15 Junho 2016

A teimosa renúncia das autoridades venezuelanas em reconhecerem a atual crise no país a par da recusa em pedirem ajuda internacional estão a pôr as vidas e os direitos de milhões de pessoas em grave risco, avalia a Amnistia Internacional na esteira de uma missão de investigação no país.

Uma equipa da organização de direitos humanos reuniu-se com responsáveis governamentais, representantes de organizações não-governamentais, defensores de direitos humanos, advogados e sobreviventes de violações de direitos humanos em Caracas, em Guarenas, no estado de Mirandas, e também no estado de Táchira, já na fronteira com a Colômbia. Os testemunhos recolhidos indicam uma falta crónica de produtos alimentares e de medicamentos essenciais, com o país a enfrentar uma das maiores crises económicas em décadas.

“A teimosia política está a afetar severamente milhões de pessoas. A combinação letal da grave escassez de alimentos e de medicamentos com os elevadíssimos índices de criminalidade, com persistentes violações de direitos humanos e com políticas mal concebidas, que se focam em tentar manter as pessoas caladas em vez de responderem aos seus pedidos desesperados, constituem uma receita para uma catástrofe épica”, sustenta a diretora da Amnistia Internacional para a região das Américas, Erika Guevara-Rosas.

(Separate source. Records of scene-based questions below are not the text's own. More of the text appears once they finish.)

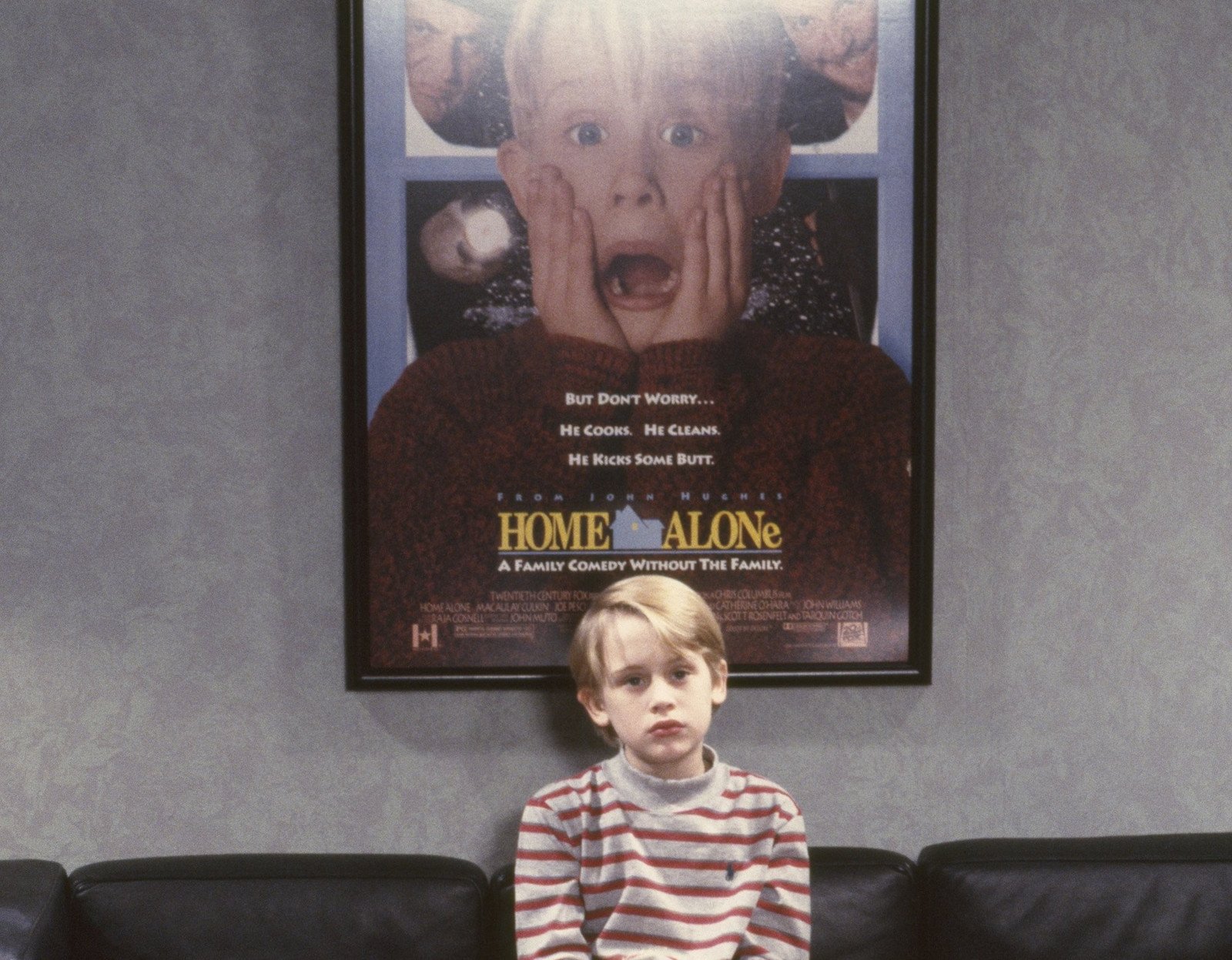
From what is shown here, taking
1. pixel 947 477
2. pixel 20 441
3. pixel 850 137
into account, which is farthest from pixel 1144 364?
pixel 20 441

Esta perita da organização de direitos humanos frisa que “o tempo para as politiquices chegou ao fim”. “O Governo do Presidente [Nicolás] Maduro, a oposição, os empresários, sindicatos e associações profissionais e a comunidade internacional têm de urgentemente encetar um diálogo significativo para identificar e pôr em prática mecanismos inovadores, eficientes e não-discriminatórios, visando fazer chegar ajuda crucial aos milhões de pessoas que dela dependem para sobreviver. Todos os agentes políticos têm de deixar à porta os seus interesses pessoais e pensar nas pessoas que é suposto servirem”, prossegue.

“Se aqueles que estão no poder não fizerem inversão de marcha no caminho que estão a seguir para solucionar esta crise drástica, aquilo que é já uma situação extremamente grave transformar-se-á num pesadelo inimaginável”, avalia ainda a diretora da Amnistia Internacional para a região das Américas.

Escassez de alimentos

A falta de produtos alimentares e de outros bens e serviços essenciais tem vindo a aumentar por todo o país ao longo dos meses recentes.

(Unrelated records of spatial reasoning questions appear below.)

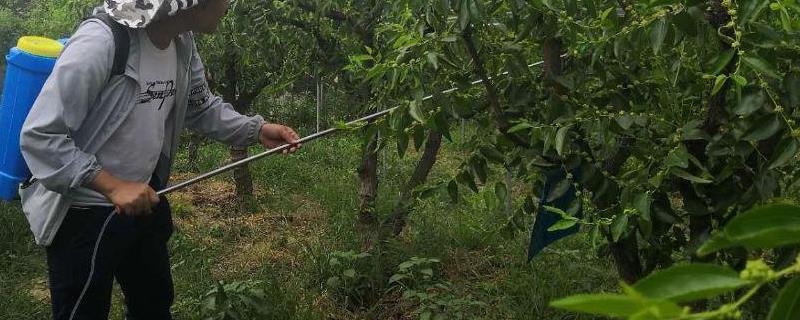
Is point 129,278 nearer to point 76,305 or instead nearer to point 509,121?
point 76,305

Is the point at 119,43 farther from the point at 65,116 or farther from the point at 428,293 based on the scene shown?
the point at 428,293

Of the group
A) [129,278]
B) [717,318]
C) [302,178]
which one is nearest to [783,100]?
[717,318]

Na tentativa de mitigar a crescente inflação, o Governo criou um sistema de “preços regulados” para um conjunto de produtos básicos em que se incluem a farinha, o arroz, as massas, óleo alimentar e papel higiénico, entre outros. Estes produtos são vendidos a preços significativamente mais baixos em supermercados privados e estatais. Oficialmente, é permitido aos cidadãos fazerem as suas compras apenas uma vez por semana, sendo as mesmas rastreadas através do número de identificação individual das pessoas.

Porém, dezenas de cidadãos que foram entrevistados pelos investigadores da Amnistia Internacional reportaram que os produtos com preços regulados frequentemente não estão disponíveis, o que força as pessoas a terem de se virar para o mercado negro, onde os preços são proibitivamente altos.

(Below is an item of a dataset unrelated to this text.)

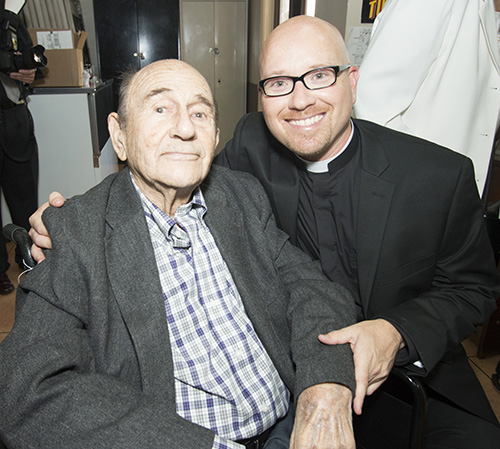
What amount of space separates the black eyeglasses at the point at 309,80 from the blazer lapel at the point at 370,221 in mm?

O salário médio na Venezuela é de aproximadamente 30 a 60 dólares mensais (entre os 27 e os 54 euros, variação dependente da taxa de câmbio usada). Um quilo de farinha é vendido nos mercados não regulados por cerca de 2,20€, um litro de leite por 1,80€ e um quilo de massa alimentar por 3,10€. Açúcar e produtos de higiene são difíceis de encontrar.

Centenas de pessoas têm de fazer filas às portas dos supermercados desde a madrugada para garantirem acesso aos produtos, mesmo sem saberem o que estará disponível nas prateleiras.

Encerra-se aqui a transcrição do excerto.